Cache has been around since computers were invented. Typically, not all data is active in a dataset at any one time and the active or working set is usually much smaller, depending on the application.
Caching aims to make fast media available to the working set, with optimisation between cost and performance a key determinant of the media used.
Storage-class memory or persistent memory hardware make good candidates for use as cache because they deliver low latency performance, although they both require hardware or operating system support (or both). It’s also possible to use NVMe and flash drives for caching with fewer compatibility issues.
Windows supports storage-class memory devices from Windows Server 2016 onwards using a technology called DAX (Direct Access). The Linux kernel has support for NV-DIMM devices since release 4.2.

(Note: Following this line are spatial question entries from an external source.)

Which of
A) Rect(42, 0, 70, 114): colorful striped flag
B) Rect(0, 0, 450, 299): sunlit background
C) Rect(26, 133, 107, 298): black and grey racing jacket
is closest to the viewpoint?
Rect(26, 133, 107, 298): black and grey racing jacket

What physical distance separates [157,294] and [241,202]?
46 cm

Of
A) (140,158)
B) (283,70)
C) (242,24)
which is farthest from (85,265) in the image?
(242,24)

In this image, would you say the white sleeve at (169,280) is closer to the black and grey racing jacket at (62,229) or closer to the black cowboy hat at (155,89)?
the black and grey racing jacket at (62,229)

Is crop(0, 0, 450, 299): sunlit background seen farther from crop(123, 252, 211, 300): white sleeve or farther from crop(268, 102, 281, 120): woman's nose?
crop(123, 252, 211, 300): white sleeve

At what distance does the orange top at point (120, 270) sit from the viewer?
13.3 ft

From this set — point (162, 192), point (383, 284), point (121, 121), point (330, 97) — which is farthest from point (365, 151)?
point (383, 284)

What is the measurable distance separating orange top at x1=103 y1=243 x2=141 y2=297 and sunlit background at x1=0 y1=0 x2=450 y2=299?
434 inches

Hypervisors can support flash and NVMe products to improve performance of virtual machines. VMware vSphere Flash Read Cache improves the performance of individual virtual machines. VMware Virtual SAN has supported NVMe and NV-DIMM devices for some time, and allows them to be use for the caching part of persistent storage.
Persistent local storage
Storage-class memory and persistent memory products can also be used for local storage.
Where resiliency is managed by the application, using shared storage may not be necessary, so simply adding fast, persistent storage to the host could deliver great improvements to performance.

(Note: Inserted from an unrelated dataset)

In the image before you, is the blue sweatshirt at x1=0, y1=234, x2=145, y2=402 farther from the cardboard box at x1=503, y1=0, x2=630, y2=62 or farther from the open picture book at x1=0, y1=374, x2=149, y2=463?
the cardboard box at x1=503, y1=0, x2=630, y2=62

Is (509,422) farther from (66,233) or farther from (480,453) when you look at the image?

Storage suppliers have had all-flash platforms for some time. These are now evolving to deliver even better performance by using all-SCM and NVMe protocols end-to-end.
Storage-class memory-enabled arrays such as HPE 3PAR can provide better internal caching using SCM, which delivers improved latency to the connected host/application.

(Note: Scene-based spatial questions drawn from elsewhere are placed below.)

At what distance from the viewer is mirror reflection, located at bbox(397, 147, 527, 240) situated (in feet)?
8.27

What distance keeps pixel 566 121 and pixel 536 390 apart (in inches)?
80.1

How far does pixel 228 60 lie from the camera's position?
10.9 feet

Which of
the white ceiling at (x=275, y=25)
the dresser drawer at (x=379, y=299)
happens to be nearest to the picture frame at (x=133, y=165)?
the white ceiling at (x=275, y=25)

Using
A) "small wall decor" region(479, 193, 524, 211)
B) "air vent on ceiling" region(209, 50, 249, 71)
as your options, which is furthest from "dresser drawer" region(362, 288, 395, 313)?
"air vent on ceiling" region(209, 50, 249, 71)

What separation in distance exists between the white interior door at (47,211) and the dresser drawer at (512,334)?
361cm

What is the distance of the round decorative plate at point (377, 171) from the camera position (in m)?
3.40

HPE (Nimble), NetApp and Dell EMC all have NVMe enabled arrays that use NVMe devices at the back-end, reducing the bottleneck of SAS platforms.
The result will be measurable performance improvements, however these may not match the capability of the media, meaning some IOPS capability will go unused. This is due to the architecture of controller-based platforms, where all I/O passes through two or more centralised controllers.
One solution to the controller bottleneck is to disaggregate storage components.
We’ve already seen products in the market from Datrium, E8 Storage and Apeiron, while NetApp has demonstrated a disaggregated solution in its Plexistor acquisition. These products can fully exploit NVMe and SCM/PM but require a new server/storage architecture.
Part of what these solutions has done is to revise or improve storage protocols. NVMe-over-fabrics (NVMf), for example, using Fibre Channel or Ethernet, will bring the benefits of NVMe to storage networks. This will reduce some of the latency seen from using shared storage arrays.
We can expect to see all shared array suppliers move to back-end NVMe support. NVMe at the front end will come, both for IP and Fibre Channel. The use of storage-class memory as a mainstream media will probably take longer, simply due to the increased cost per GB compared to flash.
Thinking of cloud
In this article we’ve not addressed public cloud.
Getting data in/out of public cloud environments has challenges due to latency and throughput. Within the cloud itself, access to resources is obfuscated and is determined by what the cloud provider offers. This is perhaps a topic of discussion on its own, but one that needs to be considered in the move to hybrid IT.